I'm good for 3 or 4. depending on cost. What do you mean by "without lamp or motor drivers". this new system would allow the loco to be operated by a DCC system?


----------



## Greg Elmassian (Jan 3, 2008)

Tony:

I think by revising my statements, your comment is because you thought the socket on the main board is intended to be a standard. Nothing is further from the truth, it's just a socket to handle the QSI daughter board.


This modular approach by QSI may help more plug and play products in the future.

Consider making the "brains" an internal QSI module, and then the "muscle" (the interfacing to the wiring, the different motor drivers, the different lighting functions) a custom board to fit the locomotive in question.


So, maybe brand XYZ gets a different "main" board, but the same daughter board.
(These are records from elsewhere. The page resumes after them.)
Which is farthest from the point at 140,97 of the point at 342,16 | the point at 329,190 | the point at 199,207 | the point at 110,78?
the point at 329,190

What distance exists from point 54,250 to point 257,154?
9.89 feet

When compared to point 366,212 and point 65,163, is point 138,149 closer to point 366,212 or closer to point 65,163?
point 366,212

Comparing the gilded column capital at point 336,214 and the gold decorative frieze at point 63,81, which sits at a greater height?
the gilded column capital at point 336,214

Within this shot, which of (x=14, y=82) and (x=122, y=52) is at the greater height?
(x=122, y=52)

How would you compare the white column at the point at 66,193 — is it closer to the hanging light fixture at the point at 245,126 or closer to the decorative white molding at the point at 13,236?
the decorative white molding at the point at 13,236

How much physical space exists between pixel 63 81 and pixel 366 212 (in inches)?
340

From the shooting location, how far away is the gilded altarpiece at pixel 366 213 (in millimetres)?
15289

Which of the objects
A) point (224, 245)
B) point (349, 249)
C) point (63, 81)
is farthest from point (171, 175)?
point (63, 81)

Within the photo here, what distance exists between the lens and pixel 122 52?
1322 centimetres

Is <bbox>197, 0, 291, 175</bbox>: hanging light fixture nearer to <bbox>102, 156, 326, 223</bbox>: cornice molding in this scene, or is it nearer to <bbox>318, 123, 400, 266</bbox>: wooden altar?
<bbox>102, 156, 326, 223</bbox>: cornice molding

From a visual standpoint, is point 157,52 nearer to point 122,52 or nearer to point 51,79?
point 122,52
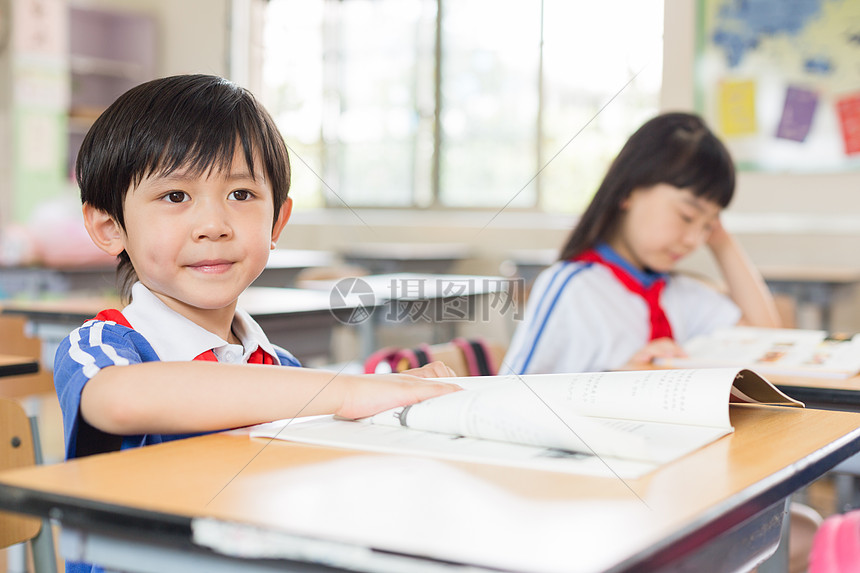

This would save manufacturing costs, thus lowering costs to the consumer. (This is speculation on my part, but it's how I would do it).



Mike:

As I stated (but have revised to be clearer) this unit does everything the Aristo version does for an Aristo locomotive. Sound, motor, lights, and also smoke via the smoke switch.



Regards, Greg


----------



## TonyWalsham (Jan 2, 2008)

Greg. 
Thanks for revising the details of the thread. 

It might have been more easily understood if you had said from the outset the whole assembly was a two part DCC decoder/sound system.


----------



## altterrain (Jan 2, 2008)

I think I got it. Swap out the original USA board for the QSI dual board set up. It will give you the DC/DCC and the Airwire plug in features but no super socket. 

-Brian


----------



## Treeman (Jan 6, 2008)

This is just what USA needs to get in the DCC market easily. They don't seem to be doing their own thing. I would guess the cost would be quite a bit more than to convert a modern Aristo. Your getting a lot more. The job for me to convert a USA loco was the lighting. So lately I have been convincing customers to hold off on their USA conversions, hoping that this becomes reality and at reasonable cost. QSI has shown to be very competitive with other products. If this is successful I could see USA never developing a plug and play product of their own. But I could see QSI helping their sales. What is easier to find today, a DASH-9, or a SD-70


----------



## Marauderer (Jan 5, 2008)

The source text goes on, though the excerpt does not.